### [EXERCISE REQUIREMENTS]
Please retype the records below exactly, omitting any images.
- Opening Delimiter -
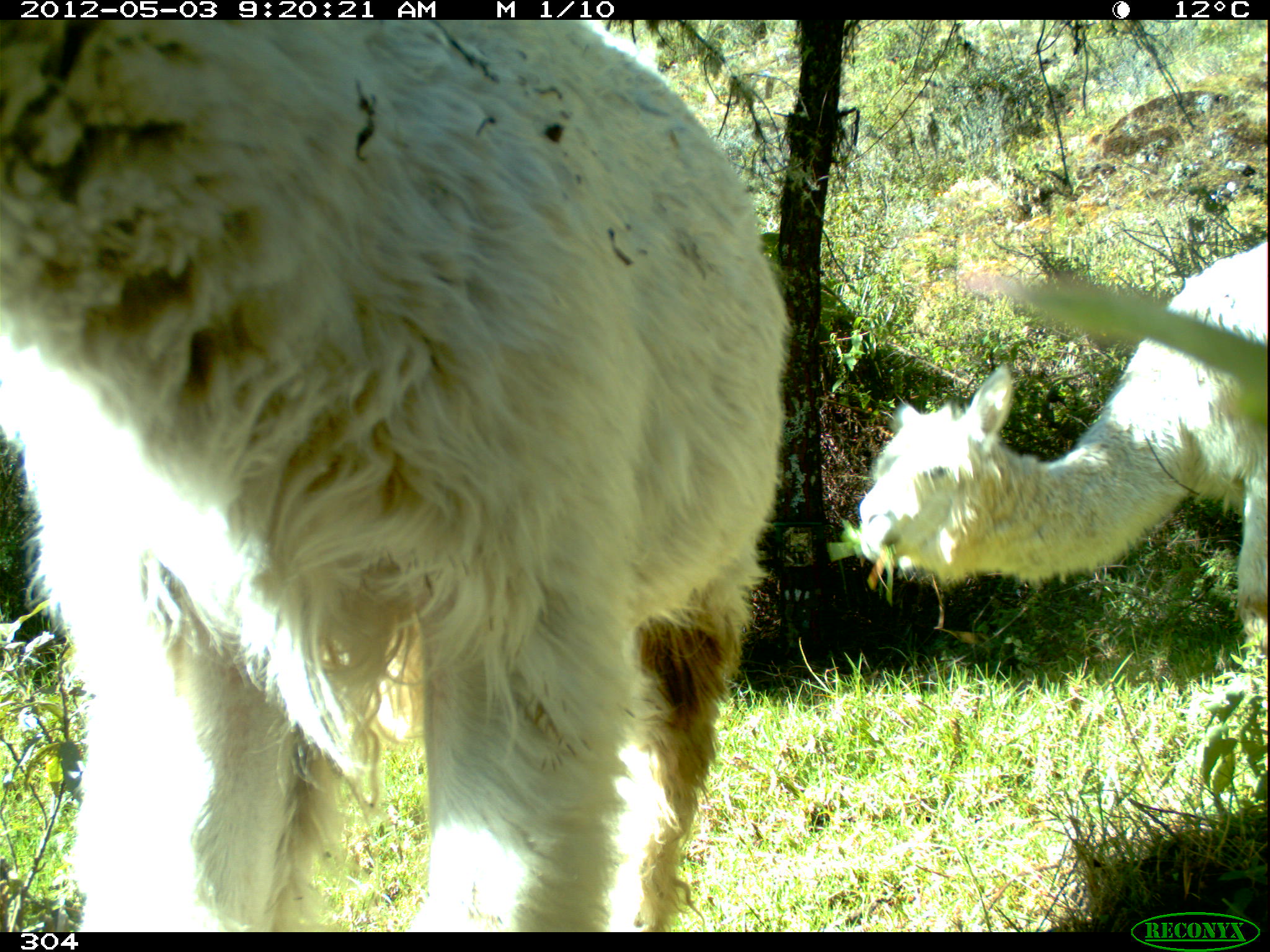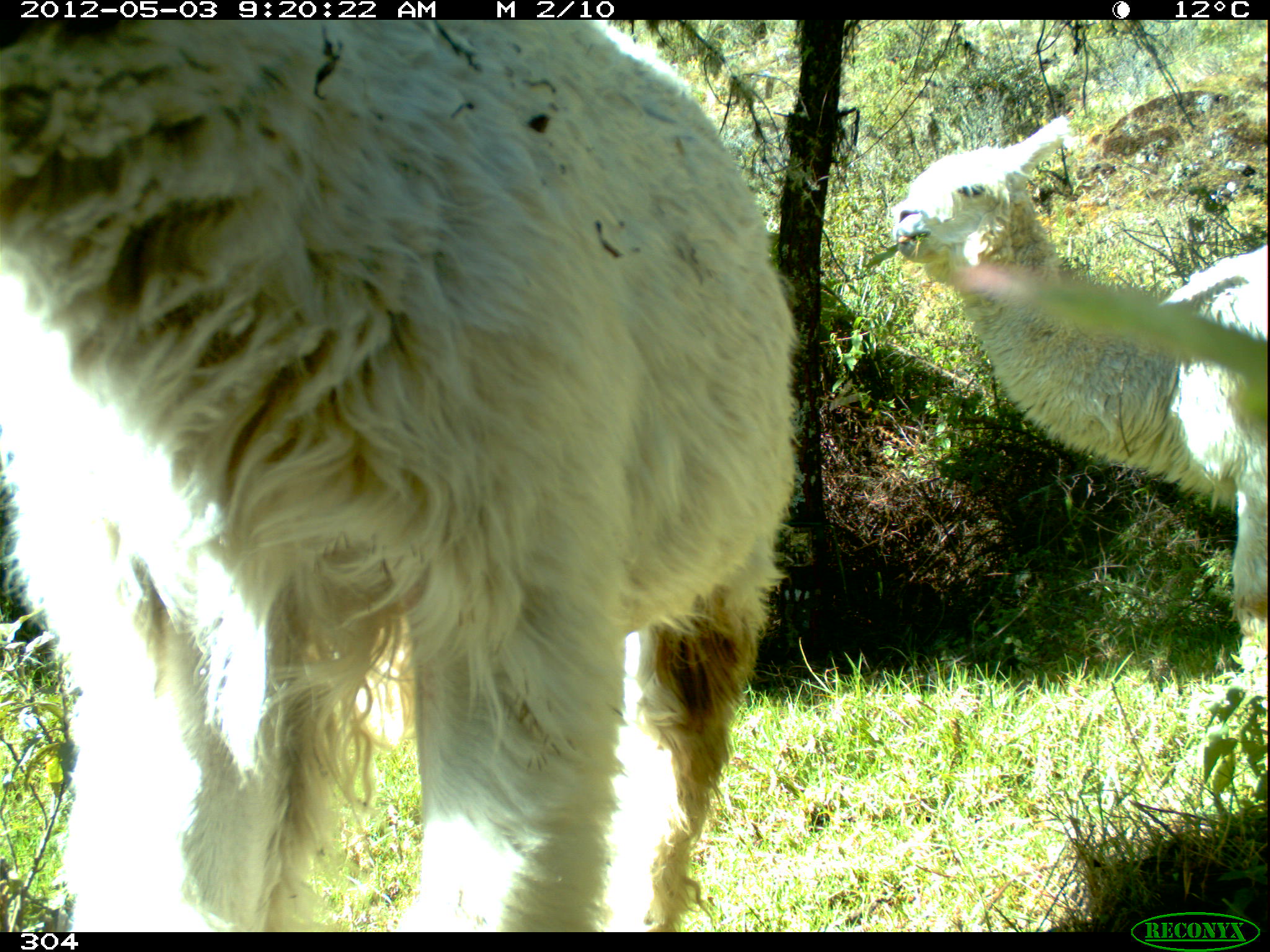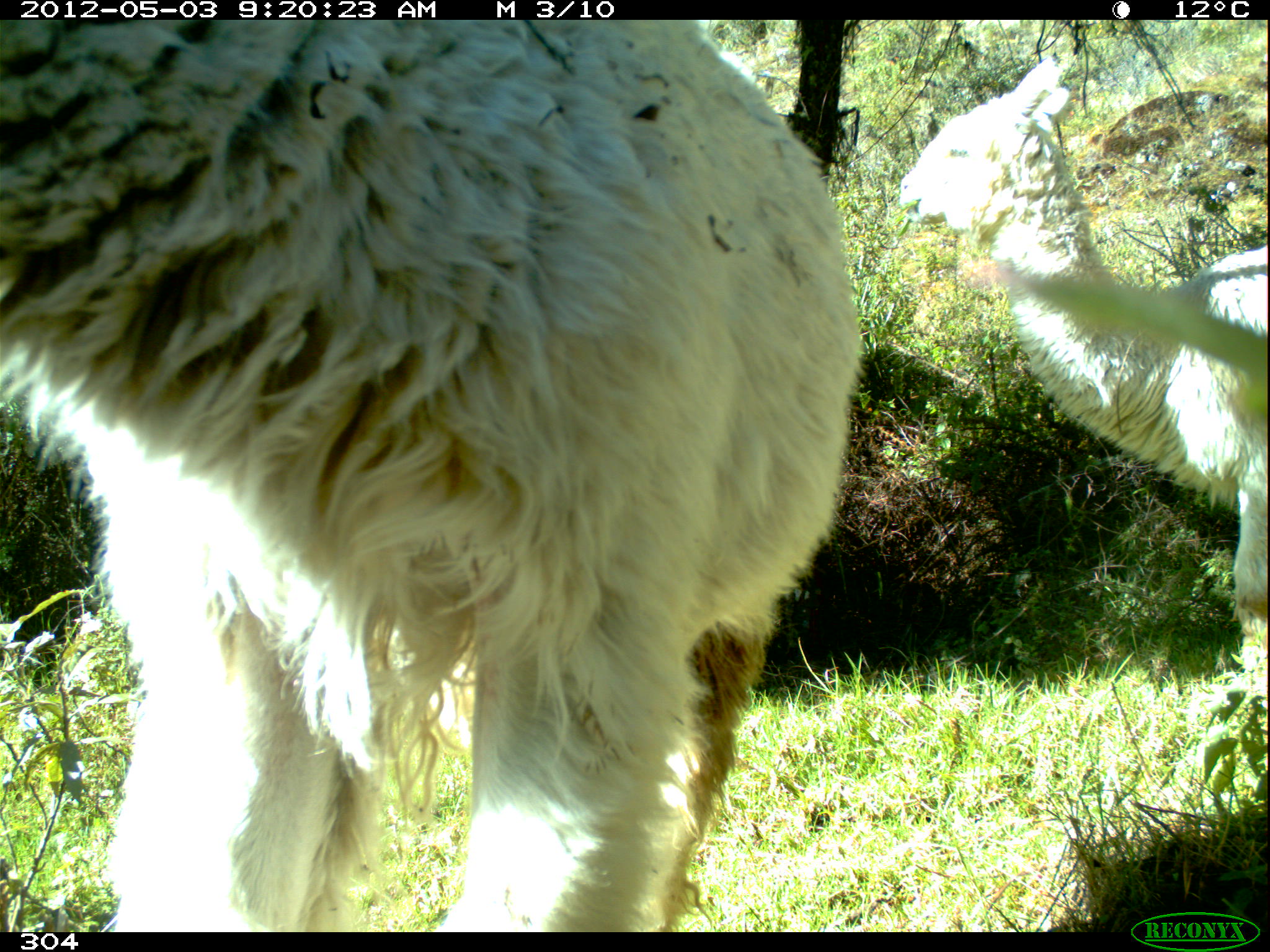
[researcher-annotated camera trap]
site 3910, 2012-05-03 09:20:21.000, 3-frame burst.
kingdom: Animalia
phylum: Chordata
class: Mammalia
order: Artiodactyla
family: Camelidae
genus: Vicugna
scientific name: Vicugna pacos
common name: alpaca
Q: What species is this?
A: Vicugna pacos (alpaca).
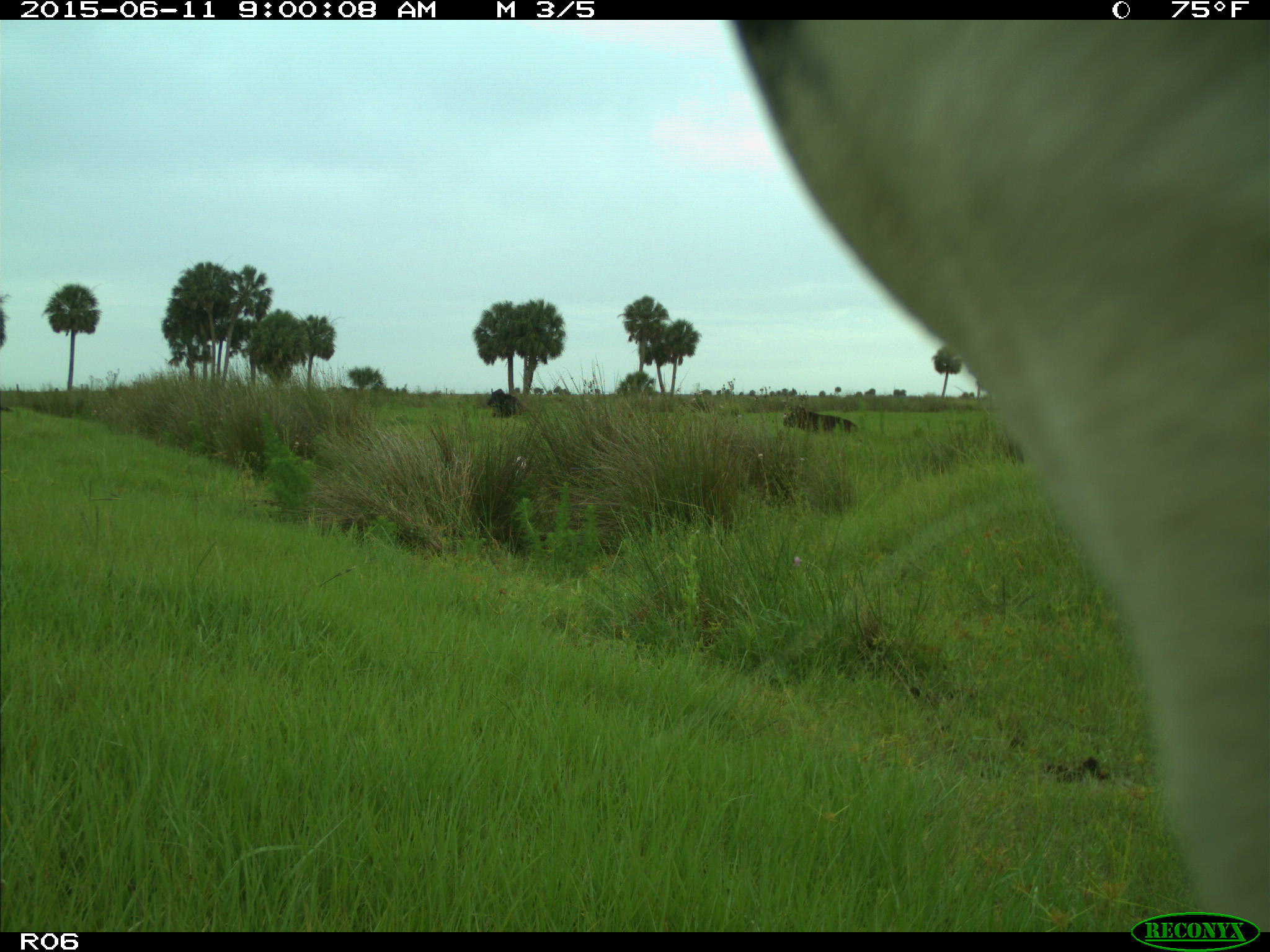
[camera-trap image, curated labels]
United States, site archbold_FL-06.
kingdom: Animalia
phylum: Chordata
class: Mammalia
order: Artiodactyla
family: Bovidae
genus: Bos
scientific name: Bos taurus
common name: domestic cow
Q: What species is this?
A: Bos taurus (domestic cow).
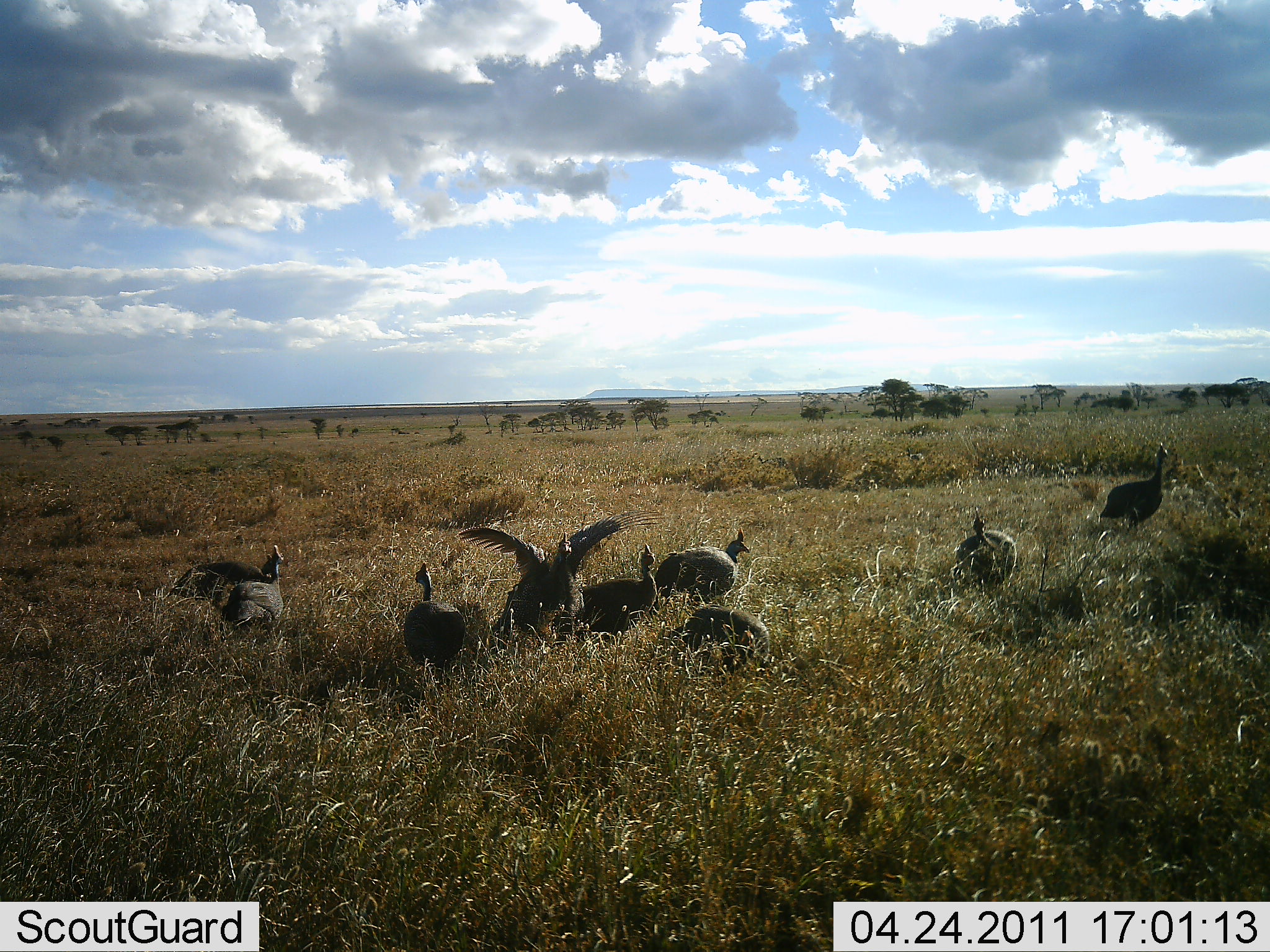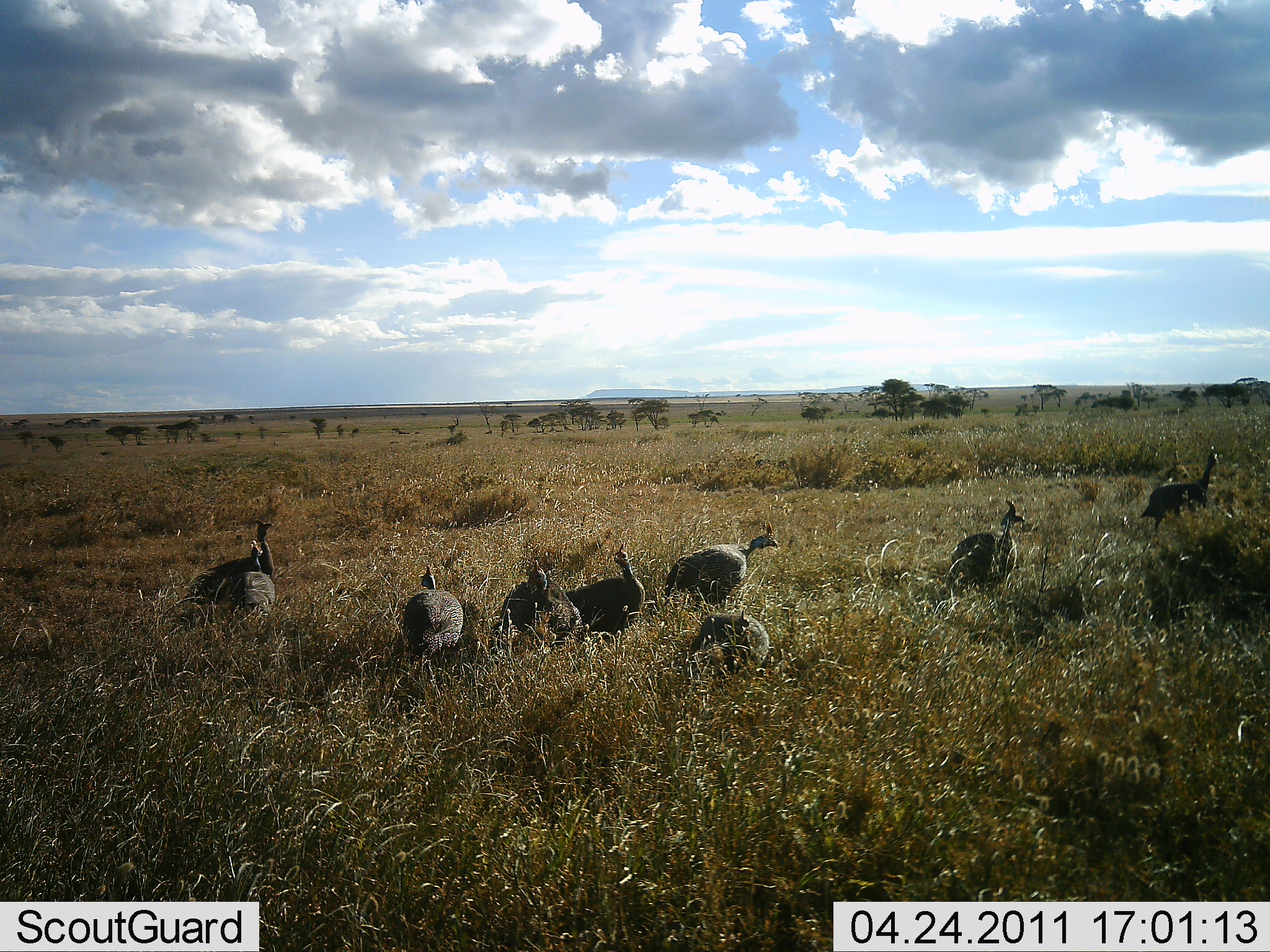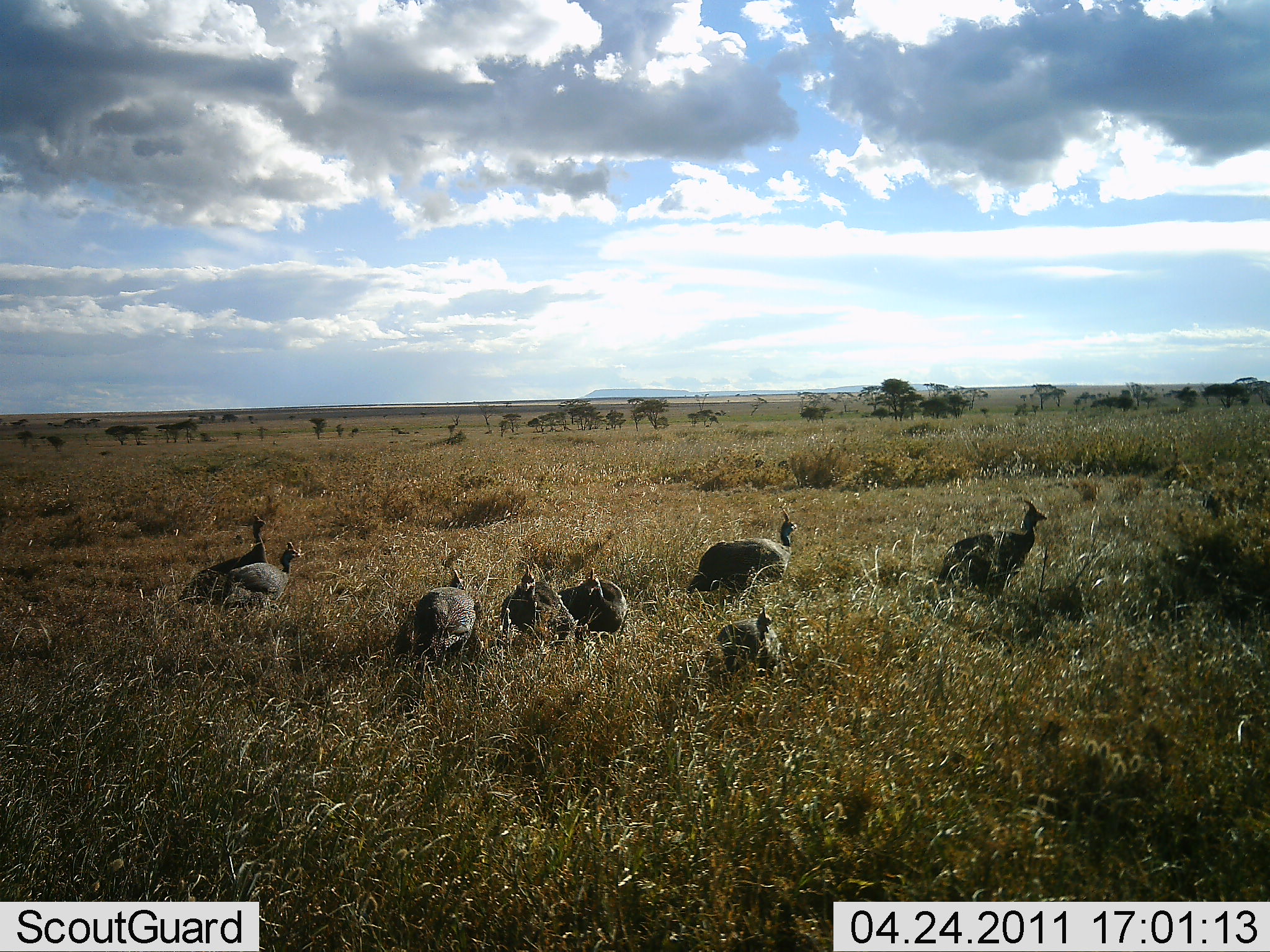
- Closing Delimiter -
### [EXERCISE OUTPUT]
[researcher-annotated camera trap]
site 3910, 2012-05-03 09:20:21.000, 3-frame burst.
kingdom: Animalia
phylum: Chordata
class: Mammalia
order: Artiodactyla
family: Camelidae
genus: Vicugna
scientific name: Vicugna pacos
common name: alpaca
Q: What species is this?
A: Vicugna pacos (alpaca).
[camera-trap image, curated labels]
United States, site archbold_FL-06.
kingdom: Animalia
phylum: Chordata
class: Mammalia
order: Artiodactyla
family: Bovidae
genus: Bos
scientific name: Bos taurus
common name: domestic cow
Q: What species is this?
A: Bos taurus (domestic cow).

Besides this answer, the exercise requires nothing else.